_SUPPLIED TEXT_
--------

Octaviano Urias-Sepulveda v. Pamela Bondi
This text of Octaviano Urias-Sepulveda v. Pamela Bondi (Octaviano Urias-Sepulveda v. Pamela Bondi) is published on Counsel Stack Legal Research, covering Court of Appeals for the Ninth Circuit primary law. Counsel Stack provides free access to over 12 million legal documents including statutes, case law, regulations, and constitutions.
Opinion
NOT FOR PUBLICATION FILED UNITED STATES COURT OF APPEALS FEB 26 2026 MOLLY C. DWYER, CLERK U.S. COURT OF APPEALS FOR THE NINTH CIRCUIT
OCTAVIANO URIAS-SEPULVEDA, No. 20-73617
Petitioner, Agency No. A209-138-822 v. MEMORANDUM* PAMELA BONDI, Attorney General,
Respondent.
On Petition for Review of an Order of the Board of Immigration Appeals
Argued and Submitted February 5, 2026 Phoenix, Arizona
Before: BERZON, CALLAHAN, and FRIEDLAND, Circuit Judges.
Octaviano Urias-Sepulveda, a native and citizen of Mexico, petitions for
review of the denial by the Board of Immigration Appeals (“BIA”) of his motion to
reopen removal proceedings. We have jurisdiction under 8 U.S.C. § 1252. We
review the denial of a motion to reopen for abuse of discretion. Valeriano v.
Gonzales, 474 F.3d 669, 672 (9th Cir. 2007). “The BIA abuses its discretion when
it acts arbitrarily, irrationally, or contrary to the law, and when it fails to provide a
* This disposition is not appropriate for publication and is not precedent except as provided by Ninth Circuit Rule 36-3. reasoned explanation for its actions.” Tadevosyan v. Holder, 743 F.3d 1250, 1252–
53 (9th Cir. 2014) (citation modified). We deny the petition.
The BIA previously affirmed the decision of an Immigration Judge (“IJ”)
denying Urias-Sepulveda’s application for cancellation of removal. The Board held
that Urias-Sepulveda had not shown his removal to Mexico would result in
exceptional and extremely unusual hardship to his United States citizen children.
Urias-Sepulveda sought to reopen his case on the ground of ineffective assistance
of counsel.
To show ineffective assistance of counsel “the petitioner must demonstrate
first that counsel failed to perform with sufficient competence, and, second, that
[he] was prejudiced by counsel’s performance.” Mohammed v. Gonzales, 400 F.3d
785, 793 (9th Cir. 2005). To show prejudice, the petitioner must show that his
counsel’s inadequate performance “may have affected the outcome of the
proceedings.” Id. at 793–94 (citation modified). The BIA denied Urias-
Sepulveda’s motion to reopen because he failed to show prejudice.

--------

_SUPPLIED MATERIAL_

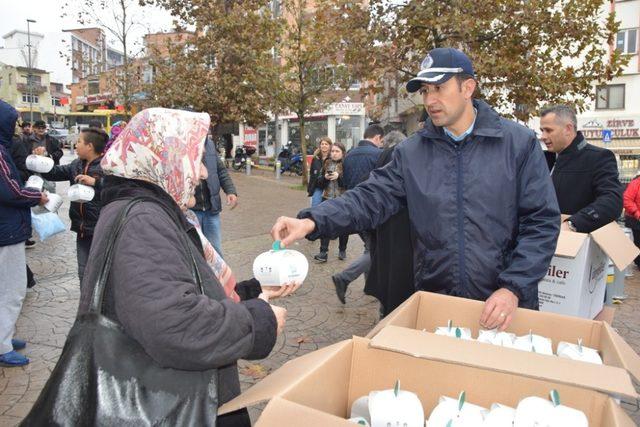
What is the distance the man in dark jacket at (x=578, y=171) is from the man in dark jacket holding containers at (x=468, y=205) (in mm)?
1720

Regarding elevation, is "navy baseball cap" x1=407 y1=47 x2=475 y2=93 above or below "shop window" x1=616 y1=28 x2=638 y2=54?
below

--------

According to the Urias-Sepulveda opinion, why did the Board of Immigration Appeals deny the motion to reopen?

_REPLY TO THE TASK_
He failed to show prejudice.